This has also been a tough week for writing--lot of family crapola. Hopefully things will improve sooner rather than later.
In the meantime, I've been watching the television series Longmire, which I started after reading this article on how it was canceled despite good ratings. (An interesting case of the network's business model not being aligned with ratings per se: Advertisers think the audience skews too old, while the network doesn't own the program and won't get any revenue from streaming or DVDs. ETA: Netflix has decided to ressurect the show.)
It's a very good show. I'm almost through the second season, though, and one decision they made really bothers me.
This is going to get VERY spoilery, so be warned. Again, the show is excellent, so you very well might want to stop reading this and go watch it first.
If you're still reading: Longmire is the title character, and he is the sherrif of a rural county in Wyoming. His wife died the previous year, and he is still very tramautized.
You discover through a gradual series of reveals that he has especially good reason to be tramautized: His wife had cancer, but that's not what killed her--she was murdered while getting treatment in Denver. Longmire kept the fact of her murder a secret from everyone except a particularly close friend of his who owns a restaurant. Longmire traveled down to Denver, found out who his wife's killer was, and murdered him.
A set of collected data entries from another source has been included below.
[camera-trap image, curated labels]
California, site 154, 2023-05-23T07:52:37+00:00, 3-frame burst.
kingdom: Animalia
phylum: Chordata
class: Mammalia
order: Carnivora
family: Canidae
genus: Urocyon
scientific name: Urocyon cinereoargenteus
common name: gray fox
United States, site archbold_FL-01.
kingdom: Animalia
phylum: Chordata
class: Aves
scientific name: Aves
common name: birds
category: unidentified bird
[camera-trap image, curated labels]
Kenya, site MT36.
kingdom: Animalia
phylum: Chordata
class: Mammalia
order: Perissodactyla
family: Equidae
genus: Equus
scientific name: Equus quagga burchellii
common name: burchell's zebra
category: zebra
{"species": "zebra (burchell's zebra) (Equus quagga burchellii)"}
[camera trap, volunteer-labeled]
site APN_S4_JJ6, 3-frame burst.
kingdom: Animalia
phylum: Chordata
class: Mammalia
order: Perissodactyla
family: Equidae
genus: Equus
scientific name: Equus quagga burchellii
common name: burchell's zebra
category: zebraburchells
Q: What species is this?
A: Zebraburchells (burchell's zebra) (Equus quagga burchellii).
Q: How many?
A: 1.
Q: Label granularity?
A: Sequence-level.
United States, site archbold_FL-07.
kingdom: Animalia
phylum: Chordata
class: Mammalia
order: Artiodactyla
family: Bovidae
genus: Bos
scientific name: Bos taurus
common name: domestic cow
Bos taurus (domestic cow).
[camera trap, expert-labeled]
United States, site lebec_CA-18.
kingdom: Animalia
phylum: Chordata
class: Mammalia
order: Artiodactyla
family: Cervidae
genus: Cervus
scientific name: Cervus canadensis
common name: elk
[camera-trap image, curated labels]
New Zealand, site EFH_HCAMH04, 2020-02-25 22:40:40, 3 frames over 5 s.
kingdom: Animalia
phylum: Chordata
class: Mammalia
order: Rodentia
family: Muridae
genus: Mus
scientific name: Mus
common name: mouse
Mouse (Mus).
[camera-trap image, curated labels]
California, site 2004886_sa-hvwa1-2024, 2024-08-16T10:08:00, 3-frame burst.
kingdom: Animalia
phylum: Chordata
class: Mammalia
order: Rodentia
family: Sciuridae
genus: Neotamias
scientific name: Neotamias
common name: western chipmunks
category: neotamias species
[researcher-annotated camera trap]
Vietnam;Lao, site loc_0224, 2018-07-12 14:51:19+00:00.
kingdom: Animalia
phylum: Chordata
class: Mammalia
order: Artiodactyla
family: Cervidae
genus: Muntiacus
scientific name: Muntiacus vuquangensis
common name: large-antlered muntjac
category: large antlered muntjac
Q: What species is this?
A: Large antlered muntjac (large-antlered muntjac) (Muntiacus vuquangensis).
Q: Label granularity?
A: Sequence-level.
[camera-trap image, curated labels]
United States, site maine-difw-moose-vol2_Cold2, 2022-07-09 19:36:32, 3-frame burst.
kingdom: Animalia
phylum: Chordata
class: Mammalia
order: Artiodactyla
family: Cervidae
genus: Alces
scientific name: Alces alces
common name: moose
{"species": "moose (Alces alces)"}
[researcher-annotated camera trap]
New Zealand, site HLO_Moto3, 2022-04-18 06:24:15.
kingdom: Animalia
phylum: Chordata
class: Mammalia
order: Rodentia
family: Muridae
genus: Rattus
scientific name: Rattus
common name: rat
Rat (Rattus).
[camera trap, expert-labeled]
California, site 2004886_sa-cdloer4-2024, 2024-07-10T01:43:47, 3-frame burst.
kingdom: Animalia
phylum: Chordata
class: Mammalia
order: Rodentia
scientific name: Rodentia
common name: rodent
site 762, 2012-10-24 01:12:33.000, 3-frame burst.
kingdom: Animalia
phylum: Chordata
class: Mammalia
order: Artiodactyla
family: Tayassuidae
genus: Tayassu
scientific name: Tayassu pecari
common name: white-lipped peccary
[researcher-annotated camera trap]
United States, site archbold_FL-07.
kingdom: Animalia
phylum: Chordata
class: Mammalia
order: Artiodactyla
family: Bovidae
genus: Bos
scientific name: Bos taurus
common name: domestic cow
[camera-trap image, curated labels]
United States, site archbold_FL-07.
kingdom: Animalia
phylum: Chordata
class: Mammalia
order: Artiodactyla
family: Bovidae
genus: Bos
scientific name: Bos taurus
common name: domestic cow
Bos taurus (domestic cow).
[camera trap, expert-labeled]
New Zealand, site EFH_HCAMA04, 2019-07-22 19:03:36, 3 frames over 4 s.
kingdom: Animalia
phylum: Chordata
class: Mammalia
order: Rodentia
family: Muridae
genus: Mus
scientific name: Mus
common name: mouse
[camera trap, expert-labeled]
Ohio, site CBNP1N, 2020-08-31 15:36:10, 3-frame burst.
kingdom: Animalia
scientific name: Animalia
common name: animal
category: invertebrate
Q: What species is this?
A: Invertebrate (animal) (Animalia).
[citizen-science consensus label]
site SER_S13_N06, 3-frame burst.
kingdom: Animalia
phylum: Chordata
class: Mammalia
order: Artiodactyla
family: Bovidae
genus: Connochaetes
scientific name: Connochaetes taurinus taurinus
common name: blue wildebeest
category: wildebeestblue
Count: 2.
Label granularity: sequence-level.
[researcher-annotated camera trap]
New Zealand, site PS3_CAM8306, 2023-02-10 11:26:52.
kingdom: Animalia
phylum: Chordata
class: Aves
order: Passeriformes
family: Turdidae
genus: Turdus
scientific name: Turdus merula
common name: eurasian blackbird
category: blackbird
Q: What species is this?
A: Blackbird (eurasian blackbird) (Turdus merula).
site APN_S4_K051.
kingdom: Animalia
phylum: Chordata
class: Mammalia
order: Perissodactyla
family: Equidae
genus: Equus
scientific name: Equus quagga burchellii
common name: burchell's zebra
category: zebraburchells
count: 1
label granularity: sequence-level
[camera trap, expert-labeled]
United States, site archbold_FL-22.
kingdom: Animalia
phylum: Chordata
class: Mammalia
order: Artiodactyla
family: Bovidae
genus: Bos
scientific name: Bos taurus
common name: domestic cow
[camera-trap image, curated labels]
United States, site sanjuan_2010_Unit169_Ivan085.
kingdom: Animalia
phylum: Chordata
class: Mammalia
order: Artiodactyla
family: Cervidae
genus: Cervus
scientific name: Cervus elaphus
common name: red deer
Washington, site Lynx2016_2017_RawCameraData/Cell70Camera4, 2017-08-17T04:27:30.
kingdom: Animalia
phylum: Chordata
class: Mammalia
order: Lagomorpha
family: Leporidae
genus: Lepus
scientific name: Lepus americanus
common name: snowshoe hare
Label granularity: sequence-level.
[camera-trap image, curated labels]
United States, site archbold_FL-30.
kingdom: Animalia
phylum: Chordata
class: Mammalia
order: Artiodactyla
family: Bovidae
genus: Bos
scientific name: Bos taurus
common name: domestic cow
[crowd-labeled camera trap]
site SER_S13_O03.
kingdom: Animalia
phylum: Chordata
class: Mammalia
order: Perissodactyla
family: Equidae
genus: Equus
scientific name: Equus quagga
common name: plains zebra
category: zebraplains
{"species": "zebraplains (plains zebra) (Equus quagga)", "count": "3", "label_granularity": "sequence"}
Now Longmire is desolate and remorseful--and no one other than the friend knows why, because he's still keeping everything a secret. He talks a lot about how he never realized the horrible things he was capable of, and he throws himself into high-risk suicide missions whenever he can.
Except that, in! a! shocking! twist! it turns out that Longmire didn't murder his wife's killer--his friend did.
I don't know if this was just a twist-too-far decision or a preserve-the-main-character's-purity one--or maybe the writers wanted Longmire to have yet ANOTHER secret, because he just didn't have enough already--but in any case, I don't like it.
Think about it: Before, Longmire was tortured because he did something very bad. Now's he's tortured because somebody else did something very bad--that's called being an emo drama queen, dude.
Before he was throwing himself into these high-risk suicide missions because he felt despair and remorse. Now he's doing it . . . I guess because of his frustrated homicidal rage, right? That makes me kind of worried for the residents of his county, to be honest.
And before a lawman crossed a line and applied a harsh and inappropriate form of justice because his beloved wife was murdered. Now a guy who serves burgers and mixed drinks committed murder to keep his buddy happy. (Hmm. A lot of homicidal people in this county, apparently.)
I hate it when the integrity of a character (or two) is destroyed because someone just had to tack on another twist. You have to have these things make sense. If it's going to turn out that a person didn't do what everyone thinks they did, then they need behave from the beginning like someone who didn't. Otherwise it's just cheap.